Die Klage hat Erfolg. Die statthafte und auch im Übrigen zulässige – insbesondere fristgerecht erhobene – kombinierte Anfechtungs- und Leistungsklage gem. § 54 Abs. 1 Satz 1 Var. 1, Abs. 4 Sozialgerichtsgesetz (SGG) ist begründet.

Der angefochtene Bescheid vom 30.12.2020 in Gestalt des Widerspruchsbescheides vom 04.05.2021 ist rechtswidrig und verletzt den Kläger in seinen Rechten, § 54 Abs. 2 SGG.

Der Kläger hat zur Überzeugung des Gerichts für den streitigen Zeitraum vom 01.02.2021-31.07.2021 einen Anspruch auf privilegierte Leistungen gemäß § 2 Abs. 1 AsylbLG i.V.m. SGB XII analog unter Anrechnung bereits erbrachter Leistungen nach dem AsylbLG.

1.
Nach § 2 Abs. 1 AsylbLG in der seit dem 01.01.2020 geltenden Fassung des Artikel 5 Nr. 3 des zweiten Gesetzes zur Durchsetzung der Ausreisepflicht vom 15.8.2019 (BGBl I S. 1294) ist das SGB XII abweichend von den §§ 3 und 4 bis 6 bis 7 auf diejenigen Leistungsberechtigten entsprechend anzuwenden, die sich seit 18 Monaten ohne wesentliche Unterbrechung im Bundesgebiet aufhalten und die Dauer des Aufenthalts nicht rechtsmissbräuchlich selbst beeinflusst haben.

Abgesehen von der Frage, ob der Kläger die Dauer seines Aufenthalts im Bundesgebiet rechtsmissbräuchlich selbst beeinflusst hat, ist das Gericht zu der Überzeugung gelangt, dass die sonstigen Voraussetzungen für einen Anspruch auf lebensunterhaltssichernde Analog-Leistungen vorliegen:

a.
--------------------
ARBEITSAUFTRAG =
Gib den Abschnitt der Urteilsbegründung, der mit den Worten „Die Klage hat“ beginnt und mit „Abs. 2 SGG.“ endet, noch einmal wieder. Ersetze dabei „Kläger“ durch „Antragsteller“.

DATENSATZAUSZUG =
--------------------
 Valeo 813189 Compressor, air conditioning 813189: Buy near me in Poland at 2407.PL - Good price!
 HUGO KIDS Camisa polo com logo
--------------------
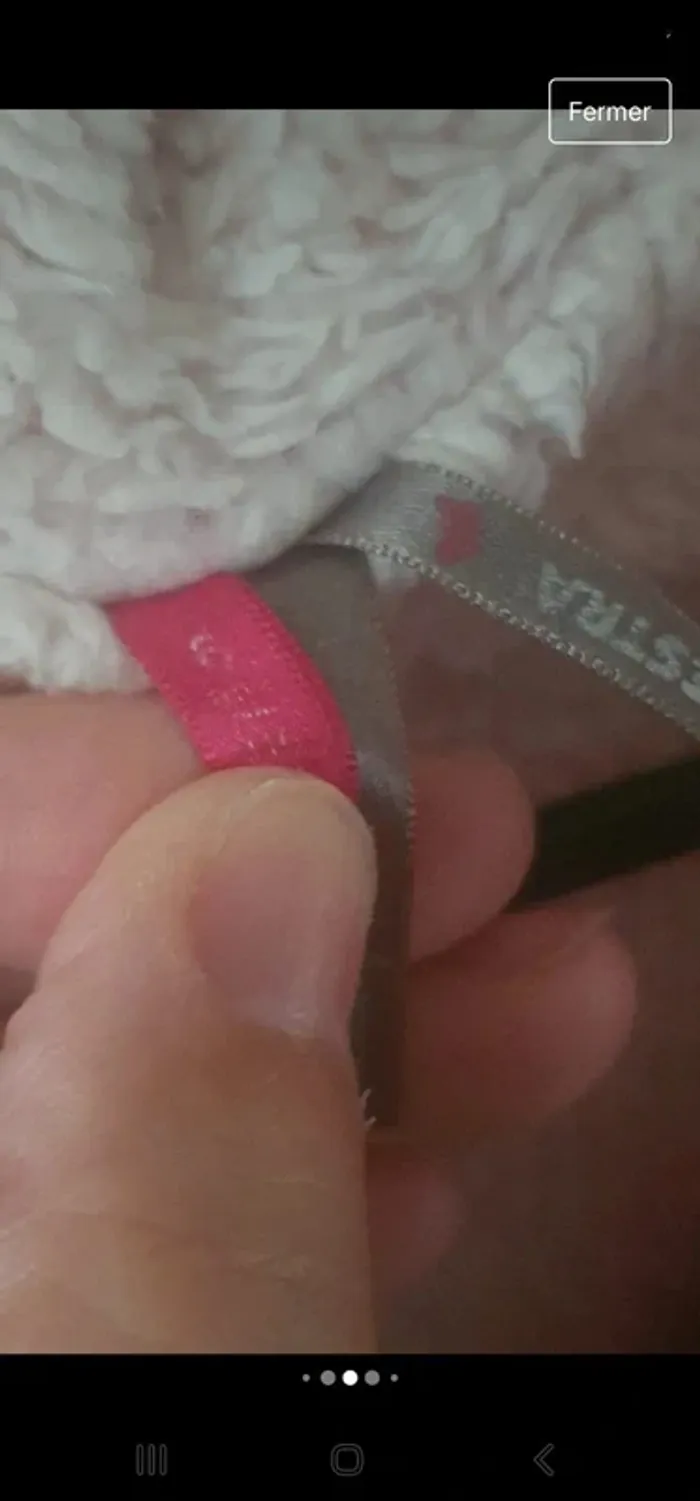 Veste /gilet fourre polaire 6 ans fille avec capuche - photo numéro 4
--------------------
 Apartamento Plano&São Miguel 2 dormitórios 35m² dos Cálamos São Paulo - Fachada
--------------------
ERGEBNIS DER AUFGABE =
Die Klage hat Erfolg. Die statthafte und auch im Übrigen zulässige – insbesondere fristgerecht erhobene – kombinierte Anfechtungs- und Leistungsklage gem. § 54 Abs. 1 Satz 1 Var. 1, Abs. 4 Sozialgerichtsgesetz (SGG) ist begründet.

Der angefochtene Bescheid vom 30.12.2020 in Gestalt des Widerspruchsbescheides vom 04.05.2021 ist rechtswidrig und verletzt den Antragsteller in seinen Rechten, § 54 Abs. 2 SGG.